**AUFGABE A**. Gib den Text über die Lage der Armenier erneut wieder, beginnend bei „Dort leben ca.“ und endend bei „und geschützt werden!“, und benenne dabei „Militär“ in „Heer“ um.

Dort leben ca. 120.000 Armenier, die in unzähligen aserbaidschanischen Social Media Posts als „Ungeziefer“ bezeichnet werden und jetzt verteidigungslos dem dortigen Militär ausgesetzt sind. Aus 2021 sind bereits zahllose haarsträubende Verbrechen dokumentiert. Die internationale Gemeinschaft darf das nicht zulassen! Minderheitenrechte sind Menschenrechte und müssen respektiert und geschützt werden! 

Am 20.09. trafen wir uns zu einer Aussprache mit dem armenischen Botschafter in einer überfraktionellen parlamentarischen Runde: Ich fordere eine Rückkehr zum Verhandlungstisch und einen sofortigen Stopp jeder Art von Gewalt und Blutvergießen. Denn Gewalt ist nie akzeptabel und nie eine Lösung. Im 21. Jahrhundert sollten Minderheitenrechte selbstverständlich sein. Frieden braucht hier einen Kompromiss. Manchmal tun Kompromisse weh. Aber sie tun weniger weh als Zerstörung und Leid von Kriegshandlungen!

**Zeilen mit räumlichen Fragedaten**.
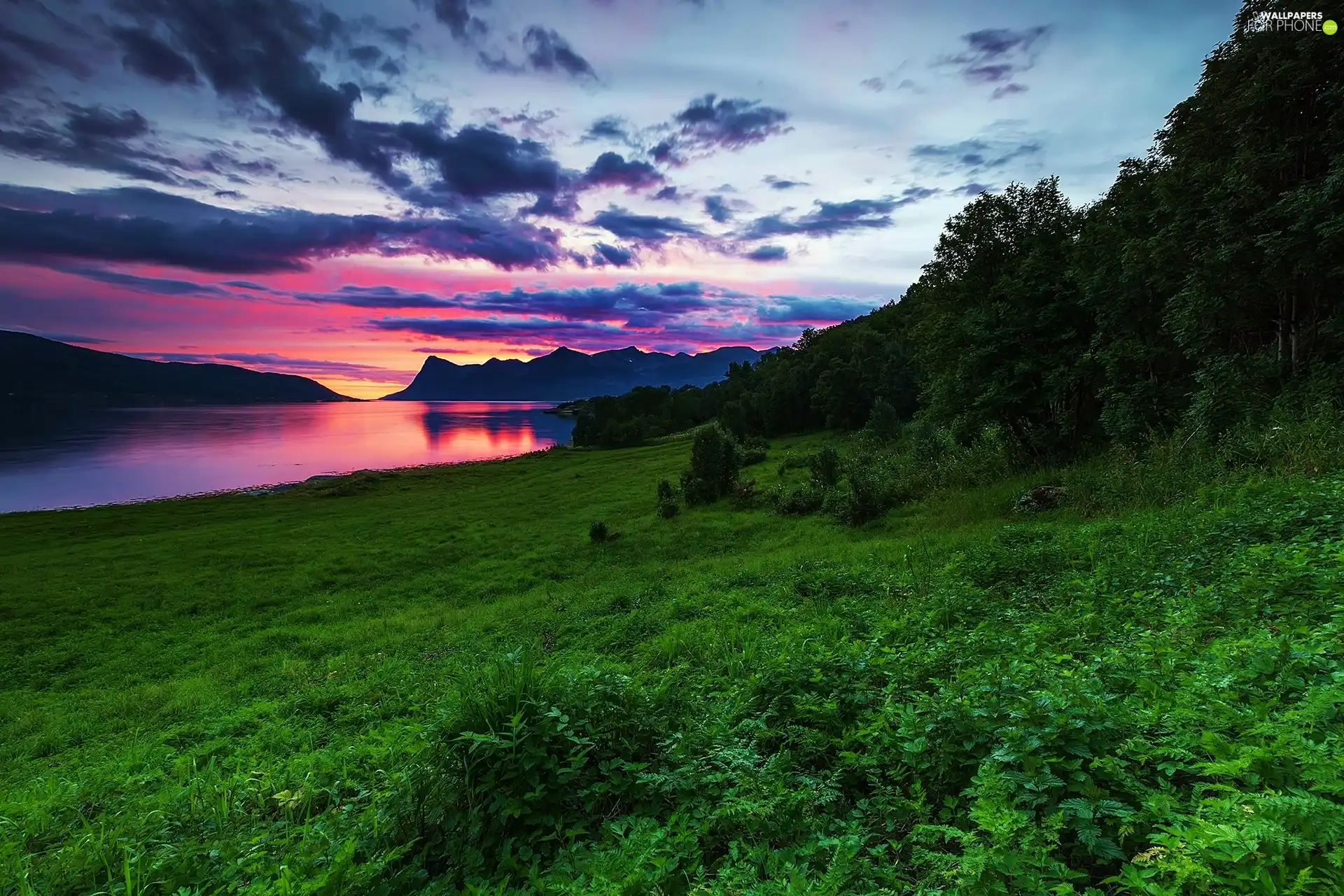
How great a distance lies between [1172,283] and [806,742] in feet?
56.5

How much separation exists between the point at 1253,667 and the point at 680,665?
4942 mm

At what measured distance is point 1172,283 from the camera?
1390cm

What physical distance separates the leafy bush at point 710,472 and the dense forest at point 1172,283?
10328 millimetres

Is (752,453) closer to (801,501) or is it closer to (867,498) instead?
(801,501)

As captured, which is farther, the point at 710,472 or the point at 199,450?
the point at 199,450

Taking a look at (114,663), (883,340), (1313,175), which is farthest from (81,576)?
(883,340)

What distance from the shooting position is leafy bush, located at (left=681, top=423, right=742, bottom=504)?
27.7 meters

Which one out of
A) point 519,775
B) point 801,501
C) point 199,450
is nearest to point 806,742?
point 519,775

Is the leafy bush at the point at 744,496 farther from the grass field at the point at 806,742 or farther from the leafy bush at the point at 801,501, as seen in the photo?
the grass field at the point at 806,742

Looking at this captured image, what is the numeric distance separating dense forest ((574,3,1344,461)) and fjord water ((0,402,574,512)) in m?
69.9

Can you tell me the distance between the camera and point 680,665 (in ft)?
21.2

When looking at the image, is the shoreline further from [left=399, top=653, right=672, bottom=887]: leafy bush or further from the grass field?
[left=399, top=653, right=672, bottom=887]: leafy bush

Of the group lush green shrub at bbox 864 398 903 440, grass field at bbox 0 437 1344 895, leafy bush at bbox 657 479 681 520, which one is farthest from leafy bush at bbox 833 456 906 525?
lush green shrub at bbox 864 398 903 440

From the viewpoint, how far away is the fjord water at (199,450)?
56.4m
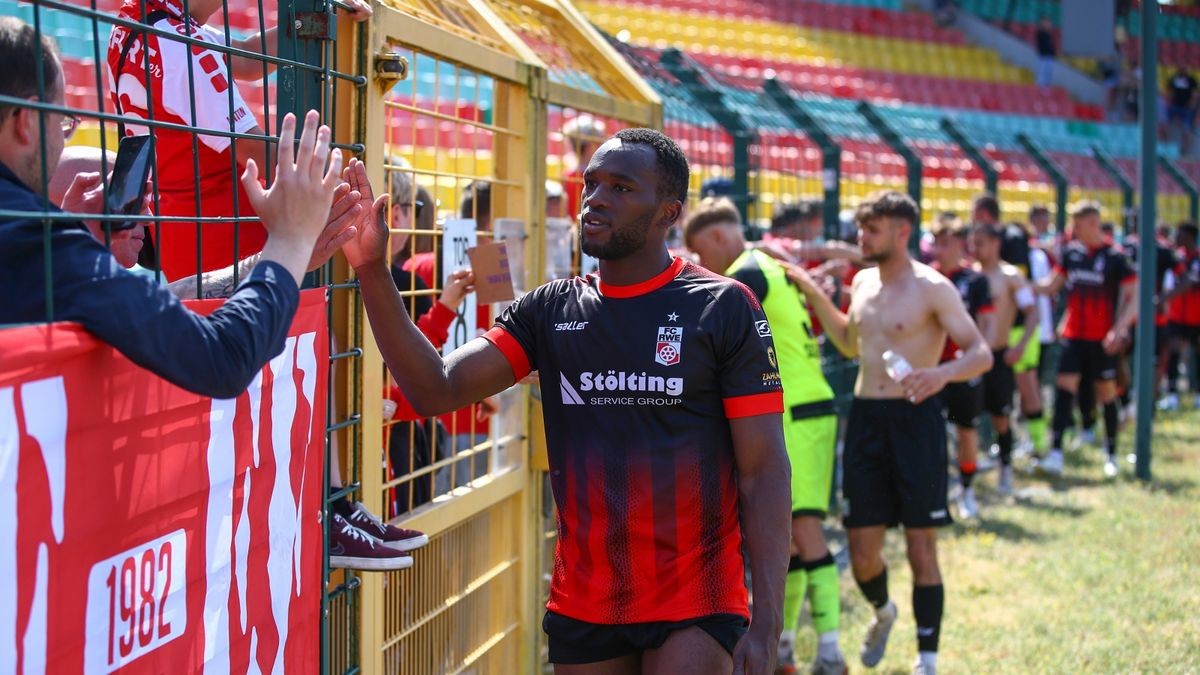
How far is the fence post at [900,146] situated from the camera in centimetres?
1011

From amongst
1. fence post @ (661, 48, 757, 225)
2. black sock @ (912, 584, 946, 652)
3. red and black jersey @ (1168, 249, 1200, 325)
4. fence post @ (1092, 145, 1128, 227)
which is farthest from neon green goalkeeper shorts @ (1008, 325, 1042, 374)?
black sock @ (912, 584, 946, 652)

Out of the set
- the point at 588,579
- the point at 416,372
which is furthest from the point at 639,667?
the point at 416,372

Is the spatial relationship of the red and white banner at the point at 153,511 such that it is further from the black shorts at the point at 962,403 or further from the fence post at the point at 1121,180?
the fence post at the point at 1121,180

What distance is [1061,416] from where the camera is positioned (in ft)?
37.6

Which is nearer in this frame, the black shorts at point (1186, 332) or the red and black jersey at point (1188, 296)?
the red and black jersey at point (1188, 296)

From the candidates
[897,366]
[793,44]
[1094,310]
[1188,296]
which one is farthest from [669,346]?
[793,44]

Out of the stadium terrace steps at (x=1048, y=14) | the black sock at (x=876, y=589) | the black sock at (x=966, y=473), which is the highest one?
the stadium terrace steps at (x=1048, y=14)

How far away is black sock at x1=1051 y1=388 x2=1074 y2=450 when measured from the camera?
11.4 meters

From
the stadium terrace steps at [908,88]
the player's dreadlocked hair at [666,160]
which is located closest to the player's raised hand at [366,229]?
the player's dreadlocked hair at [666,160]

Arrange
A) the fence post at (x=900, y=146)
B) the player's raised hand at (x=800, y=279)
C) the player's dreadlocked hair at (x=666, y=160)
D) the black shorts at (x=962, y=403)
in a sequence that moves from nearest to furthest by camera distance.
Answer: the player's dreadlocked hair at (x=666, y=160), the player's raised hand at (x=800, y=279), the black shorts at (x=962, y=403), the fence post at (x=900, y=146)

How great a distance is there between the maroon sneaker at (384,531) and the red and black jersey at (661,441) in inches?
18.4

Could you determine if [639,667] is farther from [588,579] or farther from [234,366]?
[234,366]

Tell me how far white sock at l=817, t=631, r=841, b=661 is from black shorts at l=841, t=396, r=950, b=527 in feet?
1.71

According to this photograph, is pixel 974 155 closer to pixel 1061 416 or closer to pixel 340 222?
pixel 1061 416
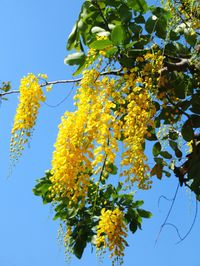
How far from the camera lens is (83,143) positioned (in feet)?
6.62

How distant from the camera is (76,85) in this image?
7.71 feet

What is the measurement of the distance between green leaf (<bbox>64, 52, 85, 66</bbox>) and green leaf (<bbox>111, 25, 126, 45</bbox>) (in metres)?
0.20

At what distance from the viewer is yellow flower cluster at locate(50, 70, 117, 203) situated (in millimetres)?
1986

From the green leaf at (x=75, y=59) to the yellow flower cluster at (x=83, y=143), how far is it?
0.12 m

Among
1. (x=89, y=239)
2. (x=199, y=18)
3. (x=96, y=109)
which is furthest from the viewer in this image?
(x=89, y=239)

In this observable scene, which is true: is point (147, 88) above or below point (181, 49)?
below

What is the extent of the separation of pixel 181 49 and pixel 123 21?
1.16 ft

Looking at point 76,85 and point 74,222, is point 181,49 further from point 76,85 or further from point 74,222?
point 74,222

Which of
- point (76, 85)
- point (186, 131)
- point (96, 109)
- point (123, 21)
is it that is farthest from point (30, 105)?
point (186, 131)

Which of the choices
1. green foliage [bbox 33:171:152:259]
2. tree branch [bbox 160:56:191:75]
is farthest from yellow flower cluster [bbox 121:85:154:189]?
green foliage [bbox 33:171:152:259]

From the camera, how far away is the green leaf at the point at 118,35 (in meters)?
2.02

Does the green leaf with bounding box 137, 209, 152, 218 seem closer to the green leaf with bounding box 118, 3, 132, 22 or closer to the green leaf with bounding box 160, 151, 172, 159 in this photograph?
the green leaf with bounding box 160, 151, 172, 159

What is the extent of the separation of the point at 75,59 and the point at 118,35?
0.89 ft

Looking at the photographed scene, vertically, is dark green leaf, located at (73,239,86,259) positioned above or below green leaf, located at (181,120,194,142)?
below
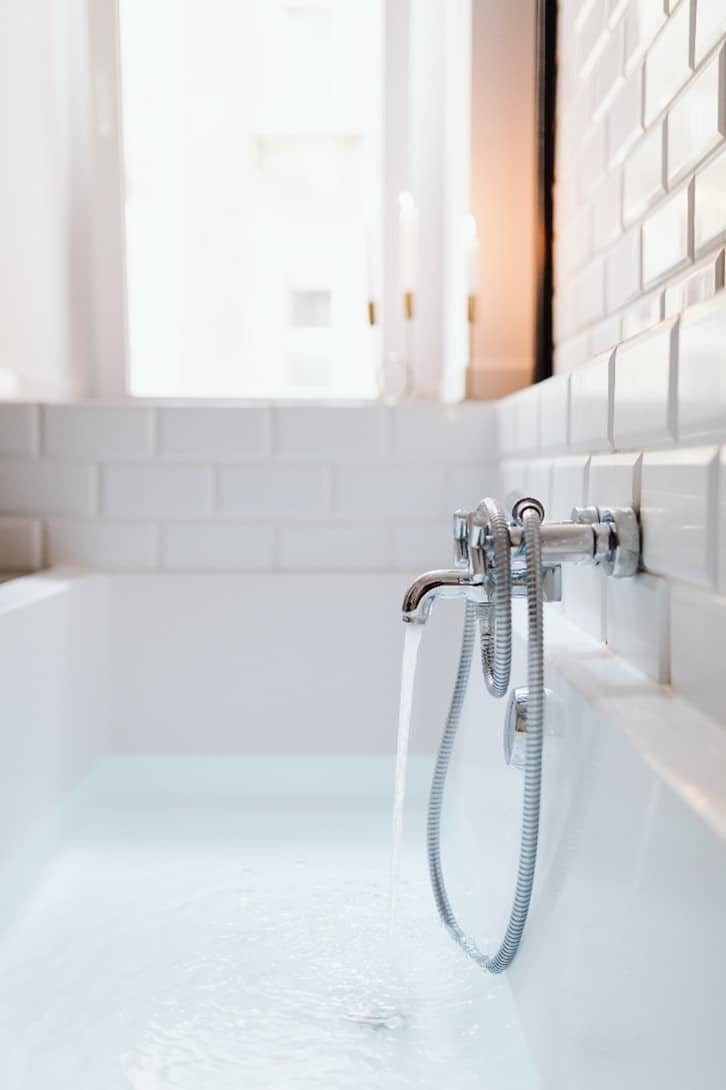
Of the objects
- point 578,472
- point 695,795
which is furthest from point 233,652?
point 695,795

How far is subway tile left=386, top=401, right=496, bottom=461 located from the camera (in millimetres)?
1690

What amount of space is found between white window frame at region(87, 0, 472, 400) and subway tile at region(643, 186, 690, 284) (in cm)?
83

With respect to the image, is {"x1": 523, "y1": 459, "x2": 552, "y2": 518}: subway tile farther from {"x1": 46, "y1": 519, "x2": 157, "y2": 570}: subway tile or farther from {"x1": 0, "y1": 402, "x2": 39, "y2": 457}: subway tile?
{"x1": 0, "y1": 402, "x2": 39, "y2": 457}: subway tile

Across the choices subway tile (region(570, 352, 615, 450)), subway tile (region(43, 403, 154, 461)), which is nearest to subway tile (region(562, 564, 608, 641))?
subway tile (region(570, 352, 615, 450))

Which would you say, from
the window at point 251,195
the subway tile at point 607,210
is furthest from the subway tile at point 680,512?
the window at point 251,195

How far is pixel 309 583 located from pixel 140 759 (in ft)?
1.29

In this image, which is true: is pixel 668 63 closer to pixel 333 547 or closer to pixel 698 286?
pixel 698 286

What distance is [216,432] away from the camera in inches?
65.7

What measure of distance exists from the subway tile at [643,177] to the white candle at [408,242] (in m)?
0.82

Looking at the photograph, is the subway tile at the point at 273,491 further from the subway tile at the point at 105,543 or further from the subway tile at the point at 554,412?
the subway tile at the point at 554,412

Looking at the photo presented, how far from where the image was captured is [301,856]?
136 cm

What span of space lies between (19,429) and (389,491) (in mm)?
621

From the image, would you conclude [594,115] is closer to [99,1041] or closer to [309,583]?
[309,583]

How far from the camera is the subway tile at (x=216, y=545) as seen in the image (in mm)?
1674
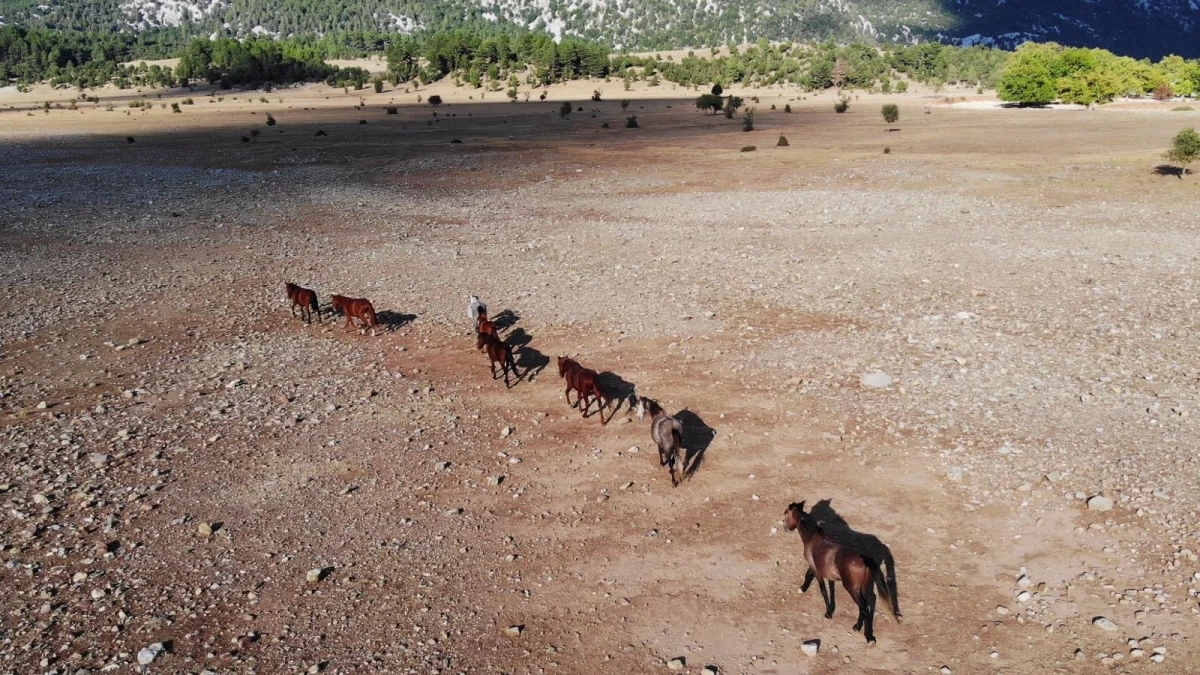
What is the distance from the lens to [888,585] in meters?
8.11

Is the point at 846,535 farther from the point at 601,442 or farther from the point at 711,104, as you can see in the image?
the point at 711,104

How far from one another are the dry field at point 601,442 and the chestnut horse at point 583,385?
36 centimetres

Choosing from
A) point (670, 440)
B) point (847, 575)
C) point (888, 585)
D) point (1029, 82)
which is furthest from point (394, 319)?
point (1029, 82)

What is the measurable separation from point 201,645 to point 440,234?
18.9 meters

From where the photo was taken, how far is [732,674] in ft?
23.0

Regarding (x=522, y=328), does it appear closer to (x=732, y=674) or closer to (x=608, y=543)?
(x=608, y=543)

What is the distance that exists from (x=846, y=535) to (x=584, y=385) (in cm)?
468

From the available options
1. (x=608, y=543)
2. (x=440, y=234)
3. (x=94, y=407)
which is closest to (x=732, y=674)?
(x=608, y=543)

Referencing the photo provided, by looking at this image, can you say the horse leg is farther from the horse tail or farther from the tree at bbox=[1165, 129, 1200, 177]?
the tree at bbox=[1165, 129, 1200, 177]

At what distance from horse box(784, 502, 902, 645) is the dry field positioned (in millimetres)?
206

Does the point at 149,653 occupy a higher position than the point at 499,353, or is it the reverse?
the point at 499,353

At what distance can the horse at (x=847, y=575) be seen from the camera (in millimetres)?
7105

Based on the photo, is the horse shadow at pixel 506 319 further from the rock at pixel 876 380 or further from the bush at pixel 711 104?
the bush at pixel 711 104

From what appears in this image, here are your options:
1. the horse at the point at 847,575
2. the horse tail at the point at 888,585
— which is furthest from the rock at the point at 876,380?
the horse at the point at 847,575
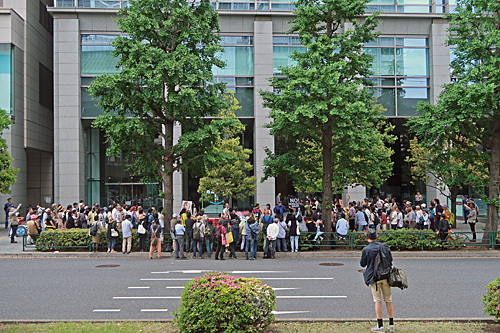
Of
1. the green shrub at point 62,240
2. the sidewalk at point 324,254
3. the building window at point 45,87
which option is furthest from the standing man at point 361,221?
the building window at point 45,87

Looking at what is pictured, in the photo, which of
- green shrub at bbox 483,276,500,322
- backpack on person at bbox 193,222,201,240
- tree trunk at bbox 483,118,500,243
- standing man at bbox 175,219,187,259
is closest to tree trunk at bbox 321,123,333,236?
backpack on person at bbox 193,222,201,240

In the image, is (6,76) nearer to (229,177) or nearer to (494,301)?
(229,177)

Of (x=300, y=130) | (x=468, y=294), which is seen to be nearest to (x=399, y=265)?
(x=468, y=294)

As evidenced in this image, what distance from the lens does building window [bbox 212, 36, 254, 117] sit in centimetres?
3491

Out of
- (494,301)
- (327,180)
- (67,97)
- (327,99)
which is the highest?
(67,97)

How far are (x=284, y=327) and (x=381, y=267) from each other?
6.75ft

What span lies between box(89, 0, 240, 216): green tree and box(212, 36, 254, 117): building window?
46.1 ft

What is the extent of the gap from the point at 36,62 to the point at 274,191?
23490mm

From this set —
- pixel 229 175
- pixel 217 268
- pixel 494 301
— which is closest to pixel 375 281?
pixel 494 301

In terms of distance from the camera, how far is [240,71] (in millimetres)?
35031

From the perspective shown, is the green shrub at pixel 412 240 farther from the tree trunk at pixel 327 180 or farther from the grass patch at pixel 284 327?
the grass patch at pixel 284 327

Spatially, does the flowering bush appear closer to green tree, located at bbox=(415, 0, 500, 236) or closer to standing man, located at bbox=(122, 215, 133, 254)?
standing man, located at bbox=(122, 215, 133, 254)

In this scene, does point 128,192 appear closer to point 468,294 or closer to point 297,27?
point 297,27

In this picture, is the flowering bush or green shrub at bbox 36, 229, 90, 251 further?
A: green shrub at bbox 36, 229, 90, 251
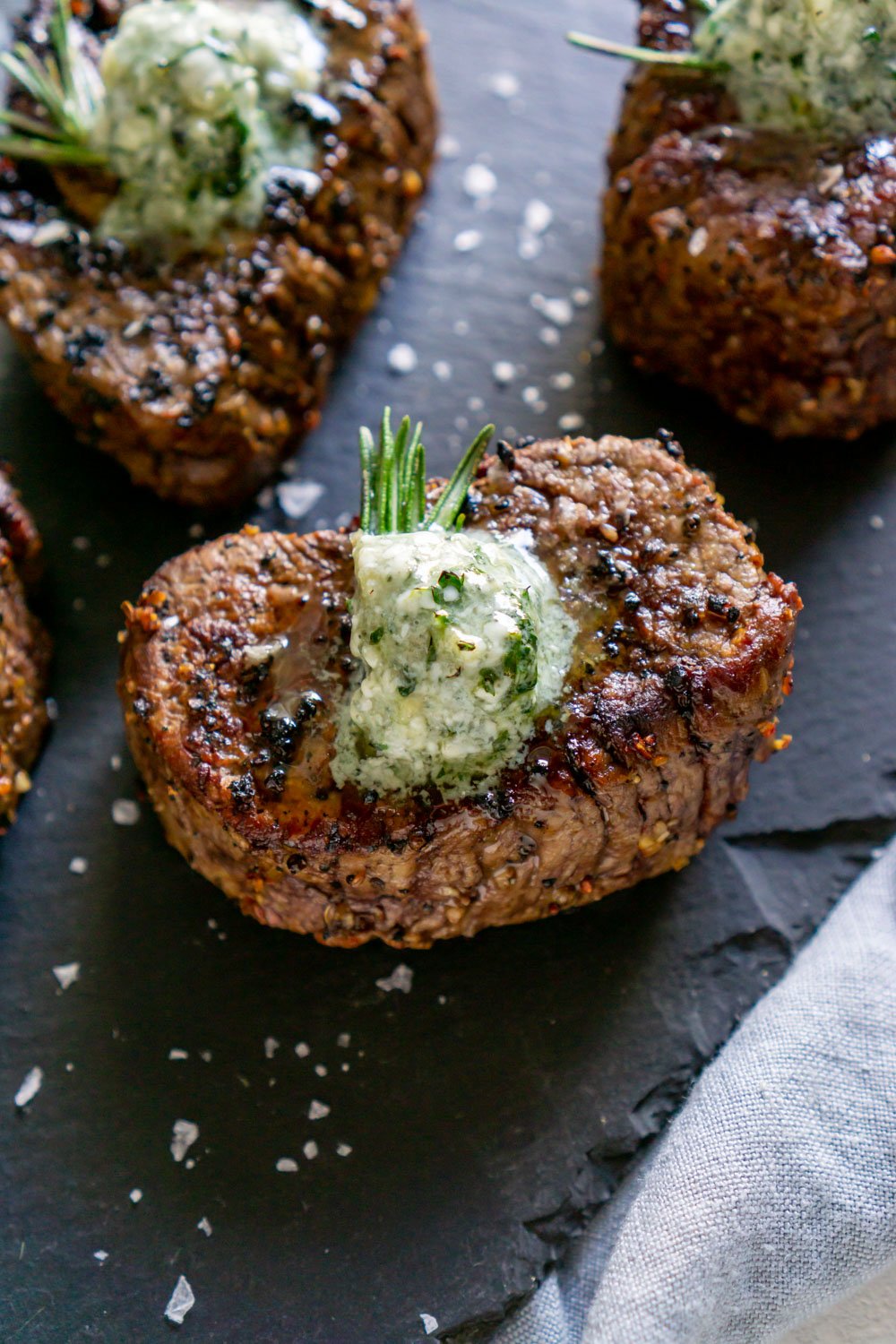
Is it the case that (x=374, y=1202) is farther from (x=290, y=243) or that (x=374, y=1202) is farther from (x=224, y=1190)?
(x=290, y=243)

**AUFGABE B**. Gib jede Zeile der Liste zurück, in der das Wort „terrace“ vorkommt. Groß- und Kleinschreibung zählt.

**RICHTIGE AUSGABE A**.
Dort leben ca. 120.000 Armenier, die in unzähligen aserbaidschanischen Social Media Posts als „Ungeziefer“ bezeichnet werden und jetzt verteidigungslos dem dortigen Heer ausgesetzt sind. Aus 2021 sind bereits zahllose haarsträubende Verbrechen dokumentiert. Die internationale Gemeinschaft darf das nicht zulassen! Minderheitenrechte sind Menschenrechte und müssen respektiert und geschützt werden!

**RICHTIGE AUSGABE B**.
Out of the stadium terrace steps at (x=1048, y=14) | the black sock at (x=876, y=589) | the black sock at (x=966, y=473), which is the highest one?
the stadium terrace steps at (x=1048, y=14)
the stadium terrace steps at [908,88]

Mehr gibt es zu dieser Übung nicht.